Journal de l'oubli
En lisant ce passage du carnet, Gaëlle éprouve à quel point Ludmilla a Noirmoutier dans le sang, encore davantage qu'elle, qui y a passé tous les juillets de son enfance. Ses parents travaillaient, ils l'envoyaient chez sa grand-mère profiter de l'air marin. Elle ne s'était jamais ennuyée. Ils ne lui manquaient pas, les parents. Elle avait Ludmilla et l'Océan, cela lui suffisait.
À marée basse, elles marchaient sur le sable humide.
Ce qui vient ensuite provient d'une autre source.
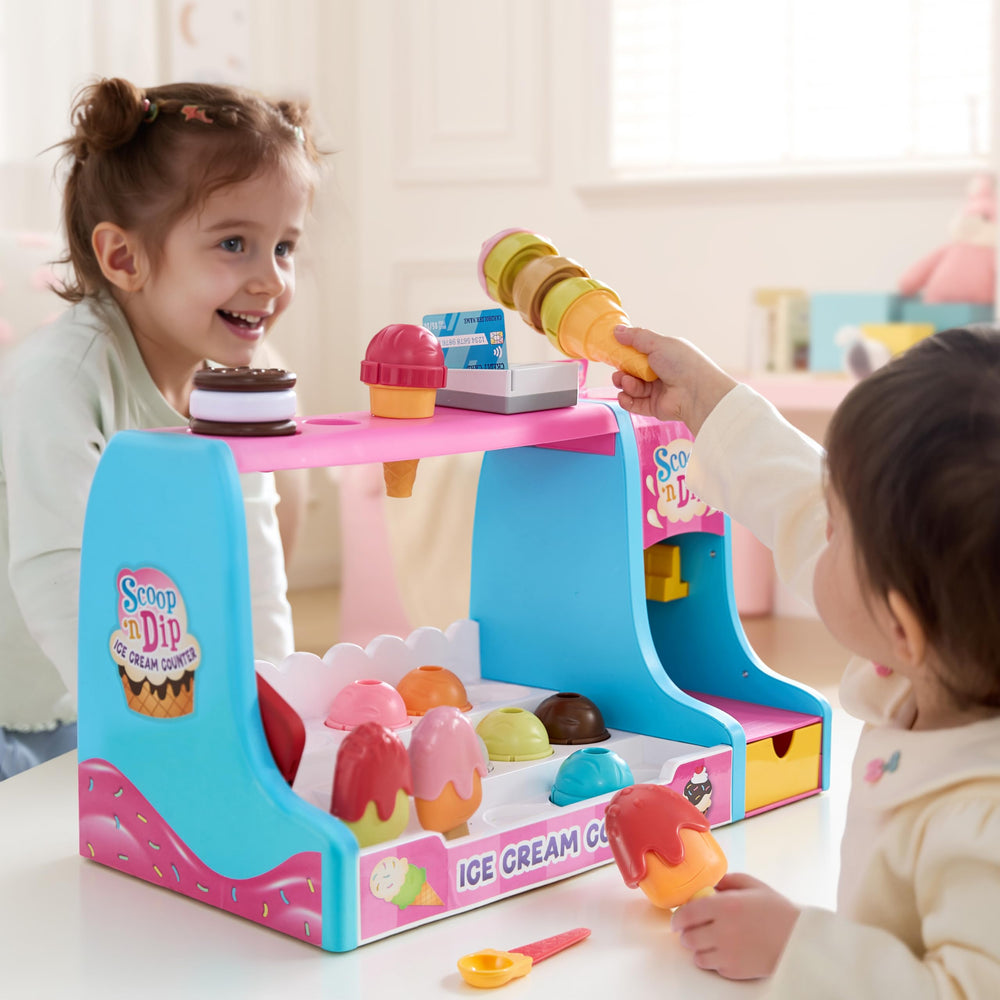 lalalark family playtime ice cream encourages sharing and cooperative pretend play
Elles ramassaient des trésors que sa grand-mère lui apprenait à nommer : coques, os de seiche, squelettes d'oursin, pinces de crabe olives de mer, palourdes.
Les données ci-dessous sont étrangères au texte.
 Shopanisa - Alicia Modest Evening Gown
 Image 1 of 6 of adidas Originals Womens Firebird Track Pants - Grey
Nommer les choses, Ludmilla disait que ça faisait mieux exister le monde. C'est elle qui lui avait dévoilé que le safran n'est pas qu'une épice, le tourmentin la voile qu'on hisse par tempête, que les grandes marées montent jusqu'à cinq mètres trente du côté de Concarneau, que la force du vent se mesure en Beaufort. Grâce à Ludmilla, Gaëlle savait qu'il ne faut jamais prononcer le mot « noeud » à bord, que le tourteau n'est pas le mâle de la tourterelle, que les berniques peuvent se manger crues. Qu'un saunier récolte le sel, la Vénus est aussi un mollusque, le cidre fortifie les enfants.
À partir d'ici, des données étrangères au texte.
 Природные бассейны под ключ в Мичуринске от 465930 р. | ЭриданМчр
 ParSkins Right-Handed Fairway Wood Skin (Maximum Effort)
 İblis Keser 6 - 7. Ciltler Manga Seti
Sa grand-mère n'était jamais bien loin, cela l'encourageait. Son premier cours d'Optimist son premier tour en voilier, c'était elle. Ludmilla la voulait libre et aventurière. C'est peut-être Gildas, ce fantôme qui se pointe dans ses feuillets, qu'elle devrait remercier pour tout cela. Il avait dû lui en apprendre un rayon.